そう言いながらテーブルの上に前金の入った袋を置くサトチー。
その言葉にピエールは感激の涙し、ブラウンはサトチーに強く抱きつく。

「信用する…あんたも、あんたの仲間もだ…だから、金をしまって欲しいだ」
「村長!!」
「なら、おめえが魔物を退治するだか?おめえにも、村の誰にも無理だんべ? 村を救うにはこの人達を信用して全てを任せるしかないだ」

再び静まり返る部屋、数秒の沈黙を破って席を立ったのは最後まで懐疑的だった男。

「勝手にするだよ!そん代わり、おらも好きなようにやらせてもらうだ。よそ者にデカイ顔されて黙ってられねえべ」

男はボロボロの扉を蹴破らんばかりの勢いで乱暴な足音を立てて家を飛び出す。
村の総意を得たとは言い難いが、俺達は改めて依頼を受ける事になった。

「あんたらにはこれを渡すだ。
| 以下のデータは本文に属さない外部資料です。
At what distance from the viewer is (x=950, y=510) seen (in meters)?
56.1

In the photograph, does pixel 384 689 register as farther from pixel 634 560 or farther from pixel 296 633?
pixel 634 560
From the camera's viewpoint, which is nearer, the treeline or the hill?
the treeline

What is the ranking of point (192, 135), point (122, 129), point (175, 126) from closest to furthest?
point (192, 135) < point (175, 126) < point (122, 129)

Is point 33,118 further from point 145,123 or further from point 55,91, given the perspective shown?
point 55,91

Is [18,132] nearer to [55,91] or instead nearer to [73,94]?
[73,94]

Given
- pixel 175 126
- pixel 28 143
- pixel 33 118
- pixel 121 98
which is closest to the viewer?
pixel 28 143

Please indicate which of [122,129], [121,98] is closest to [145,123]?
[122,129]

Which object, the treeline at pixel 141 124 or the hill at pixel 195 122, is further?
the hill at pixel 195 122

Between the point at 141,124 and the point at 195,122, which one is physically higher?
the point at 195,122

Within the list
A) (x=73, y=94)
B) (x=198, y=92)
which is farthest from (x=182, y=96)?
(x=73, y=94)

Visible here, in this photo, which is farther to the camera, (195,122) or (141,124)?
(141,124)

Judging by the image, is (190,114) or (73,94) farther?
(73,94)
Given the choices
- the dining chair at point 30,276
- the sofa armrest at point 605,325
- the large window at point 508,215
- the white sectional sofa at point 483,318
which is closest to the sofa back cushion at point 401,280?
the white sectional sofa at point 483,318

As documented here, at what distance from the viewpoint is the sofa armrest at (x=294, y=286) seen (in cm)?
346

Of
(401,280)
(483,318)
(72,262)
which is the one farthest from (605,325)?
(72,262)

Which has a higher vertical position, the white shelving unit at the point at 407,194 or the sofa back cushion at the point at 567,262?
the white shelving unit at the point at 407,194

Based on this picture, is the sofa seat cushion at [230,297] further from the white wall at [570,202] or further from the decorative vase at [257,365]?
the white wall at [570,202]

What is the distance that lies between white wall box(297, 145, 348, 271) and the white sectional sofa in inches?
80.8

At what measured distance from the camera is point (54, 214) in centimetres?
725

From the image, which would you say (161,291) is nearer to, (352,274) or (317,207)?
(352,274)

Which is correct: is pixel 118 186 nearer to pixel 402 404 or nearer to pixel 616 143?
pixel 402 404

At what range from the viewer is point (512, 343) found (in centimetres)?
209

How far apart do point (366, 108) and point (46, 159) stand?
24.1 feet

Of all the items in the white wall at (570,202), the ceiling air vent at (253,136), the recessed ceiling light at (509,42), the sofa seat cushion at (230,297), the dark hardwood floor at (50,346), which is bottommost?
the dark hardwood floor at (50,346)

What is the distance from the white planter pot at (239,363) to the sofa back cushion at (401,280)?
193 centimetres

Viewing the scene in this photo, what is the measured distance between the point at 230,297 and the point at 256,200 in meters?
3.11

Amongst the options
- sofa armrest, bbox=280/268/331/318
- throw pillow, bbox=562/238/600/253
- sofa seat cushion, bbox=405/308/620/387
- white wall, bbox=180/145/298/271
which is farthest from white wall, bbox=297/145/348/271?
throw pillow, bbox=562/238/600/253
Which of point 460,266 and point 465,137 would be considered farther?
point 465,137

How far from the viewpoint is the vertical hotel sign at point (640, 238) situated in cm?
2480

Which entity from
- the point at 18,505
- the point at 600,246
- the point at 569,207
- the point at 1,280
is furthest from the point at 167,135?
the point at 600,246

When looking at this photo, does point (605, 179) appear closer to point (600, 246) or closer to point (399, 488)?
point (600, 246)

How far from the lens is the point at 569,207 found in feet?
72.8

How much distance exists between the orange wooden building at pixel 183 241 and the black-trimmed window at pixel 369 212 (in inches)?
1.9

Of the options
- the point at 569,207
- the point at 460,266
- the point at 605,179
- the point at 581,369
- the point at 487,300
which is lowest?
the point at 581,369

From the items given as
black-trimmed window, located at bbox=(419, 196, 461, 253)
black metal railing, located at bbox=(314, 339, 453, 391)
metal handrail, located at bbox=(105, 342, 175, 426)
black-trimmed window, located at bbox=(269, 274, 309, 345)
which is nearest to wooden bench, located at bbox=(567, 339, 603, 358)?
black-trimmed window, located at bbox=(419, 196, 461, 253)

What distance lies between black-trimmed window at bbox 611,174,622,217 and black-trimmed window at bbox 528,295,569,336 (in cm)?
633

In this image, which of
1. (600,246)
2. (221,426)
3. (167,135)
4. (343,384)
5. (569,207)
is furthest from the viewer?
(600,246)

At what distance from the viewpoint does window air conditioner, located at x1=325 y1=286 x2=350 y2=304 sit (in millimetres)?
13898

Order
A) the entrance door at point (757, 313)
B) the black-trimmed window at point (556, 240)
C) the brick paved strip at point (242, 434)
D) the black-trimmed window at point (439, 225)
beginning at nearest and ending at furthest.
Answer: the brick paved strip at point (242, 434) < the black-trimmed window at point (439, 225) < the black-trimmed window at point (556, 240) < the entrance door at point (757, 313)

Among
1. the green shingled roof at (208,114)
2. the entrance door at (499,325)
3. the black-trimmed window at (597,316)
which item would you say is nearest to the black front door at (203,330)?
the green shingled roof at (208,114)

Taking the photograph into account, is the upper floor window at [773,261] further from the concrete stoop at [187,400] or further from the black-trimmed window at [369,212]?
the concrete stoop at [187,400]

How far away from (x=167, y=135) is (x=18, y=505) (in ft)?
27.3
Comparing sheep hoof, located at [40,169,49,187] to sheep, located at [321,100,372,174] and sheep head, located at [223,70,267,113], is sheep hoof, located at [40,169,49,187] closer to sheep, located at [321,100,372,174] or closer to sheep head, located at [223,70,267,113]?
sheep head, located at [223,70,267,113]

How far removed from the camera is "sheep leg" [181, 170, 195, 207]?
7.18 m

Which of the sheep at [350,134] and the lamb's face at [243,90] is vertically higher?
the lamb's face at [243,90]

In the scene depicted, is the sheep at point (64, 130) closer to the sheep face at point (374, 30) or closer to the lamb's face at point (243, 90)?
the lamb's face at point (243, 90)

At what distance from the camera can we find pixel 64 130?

きっと何かの力になってくれるだよ」

村長から手渡されたのは奇妙な装飾が施された腕輪。

「なんでも、不思議な力が込められてるって話だで。ぜひ持ってって欲しいだ。おらぁ、あんたらを信用したべよ」

魔物のすみかはこの村の西にある。距離にして半日かからない程度。
馬車に飛び乗り、白い馬を早足で走らせる。

嘗ては敵だったモンスター達も、今ではサトチーの信頼に応えて力を貸してくれる。
俺達も村長の信頼に応えて力を貸してやることにしましょうかね。



旅人を乗せた馬車は走り去り、村長と農夫の二人だけが残された村長の家。
農夫が震える声で村長に問う。

「村長。なんであの腕輪を渡しただか?」
「あの腕輪さ持ってれば、間違いなく魔物を仕留められるべ」
「んだども、あれで魔物を仕留めるって事は…」
「…なぁんも問題ねえ…これで村は安泰だぁ」

ほぼ白湯に近い出涸らしのお茶をすすり、村長が細く息を吐く。